We solve the equation #\blue 3 \cdot x + \green 5 \cdot y +\purple 5=0# in the following way:

\[\begin{array}{rcl}3 \cdot x + 5 \cdot y +5&=&0\\&& \blue{\small\text{the equation}}\\
5 \cdot y+5&=&-3 \cdot x\\ && \blue{\small\text{both sides minus }3 \cdot x}\\5\cdot y &=& -3 \cdot x -5 \\ && \blue{\small\text{both sides minus }5}\\ y &=& -\frac{3}{5}x-1\\ && \blue{\small\text{both times divided by }5}\end{array}\]

All points on the line #{y}=-\tfrac{3}{5} {x}-1# are solutions to the equation.

We solve the equation #\green 5 \cdot {y}+\purple 5=0# in the following way:

\[\begin{array}{rcl}
5y + 5 &=& 0 \\
&&\blue{\small\text{the equation}} \\
5y &=& -5 \\
&&\blue{\small \text{both sides minus \(5\)}} \\
y &=& -1 \\
&&\blue{\small \text{both sides divided by \(5\)}} \\
\end{array}\]

All points on the horizontal line #{y}=-1# are solutions to the equation.
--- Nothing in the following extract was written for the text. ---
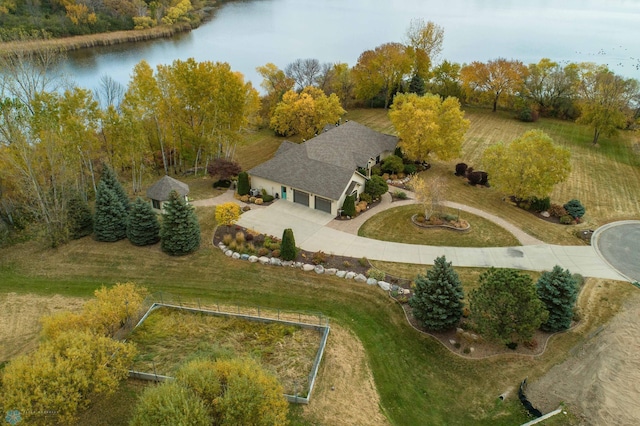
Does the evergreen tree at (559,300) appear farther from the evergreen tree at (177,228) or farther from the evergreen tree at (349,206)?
the evergreen tree at (177,228)

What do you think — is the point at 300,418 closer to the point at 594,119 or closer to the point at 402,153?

We solve the equation #\green 3 \cdot {x}+\purple 5=0# in the following way:

\[\begin{array}{rcl}
3x + 5 &=& 0 \\
&&\blue{\small\text{the equation}} \\
3x &=& -5 \\
&&\blue{\small \text{both sides minus \(5\)}} \\
x &=& -\frac{5}{3} \\
&&\blue{\small \text{both sides minus \(3\)}} \\
\end{array}\]

All points on the vertical line #{x}=-\tfrac53# are solutions to the equation.